Serinlemek yaz sıcaklarında herkesin derdi. Kış aylarının buz gibi karlı günleri özlenirken en güzeli buz gibi soğuk, kar gibi serin lezzetler. Dondurma böyle bir özlemle ortaya çıkmış. Dünyanın dört bir yanında dondurma çeşitleri ise şaşırtıcı…

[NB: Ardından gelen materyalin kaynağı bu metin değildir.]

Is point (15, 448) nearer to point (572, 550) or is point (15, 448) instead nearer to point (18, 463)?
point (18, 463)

Kış günlerinin serinliğini yaza kadar saklamak, soğuk günlerin karını buzunu erimeden korumak, onlarla serinletici içecekler, buz gibi lezzetlerle serinlemek insanlığın en eski dertlerinden biri olsa gerek. Bu uğurda tarih boyunca akıl almaz yollar geliştirilmiş, tarifsiz emekler verilmiş. İlk dondurmanın kar ve buz kırıkları üzerine dökülen bal, pekmez ve meyve şurupları ile yapıldığı düşünülüyor. Bu gelenek Anadolu’da yüzyıllardır var. İlk yağan kar üstüne dökülen pekmez yeme geleneği hâlâ köylerde vardır ancak bu daha çok kış gecelerine mahsus bir eğlencelik. Sıcak yaz günlerinde pazar yerlerinde tıraşlanmış buz üzerine meyve özlü şuruplar dökerek bir nevi şipşak dondurma yapma geleneği hâlâ pek çok yerde sürüyor. Salı günleri kurulan ve Ege bölgesinin en muhteşem pazarı olan Tire pazarında, koca bir buz bloku yanında koyu mor rengiyle karadut şerbeti şişeleri hemen fark edilir. Eskiden buz bloku yerine Kaplan Dağı’ndan gelen sıkıştırılmış kar kullanılırmış. Bugün buzhaneden alınan blok buzla yapılsa da geleneğin sürmesi çok güzel.
Sütlü mü, sütsüz mü?
Bu tür kar üzerine meyveli renkli şuruplar dökülerek yapılan lezzetlere karsambaç veya karlama gibi isimler verilmiş. Hatta Çiya’nın kurucusu Musa Dağdeviren bu konuda bir Çiya yayını olan “Yemek ve Kültür” dergisinin 11. sayısında bu konuda bir derleme yapmıştı. Dondurmanın atası olarak kabul edebileceğimiz kar bazlı serinleticilere karsanbaç, karbuz, kar hoşafı, basmaca, kar peltesi, kar sebili gibi adlar verilmiş. Hepsi de köken olarak dağlarda, mağaralarda veya obruklarda saklanıp, yaz zamanı pazar yerine indirilen karlı bir lezzet çağrışımı yapıyor. Antalya’da yaptığımız bir araştırmada ise bu tür kırık buzlu şerbet ile dondurma arası lezzetlere aşlama veya şişertme dendiğini görmüştük. Araştırmacı Gökçen Adar’ın “Toroslar’dan Akdeniz’e Antalya Lezzetleri” kitabında şişertme tariflerine yer verir ve iyi bir şişertme yapmak için buz kıymıklarının her birinin bir mercimek boyutunda olması gerektiğini söyler.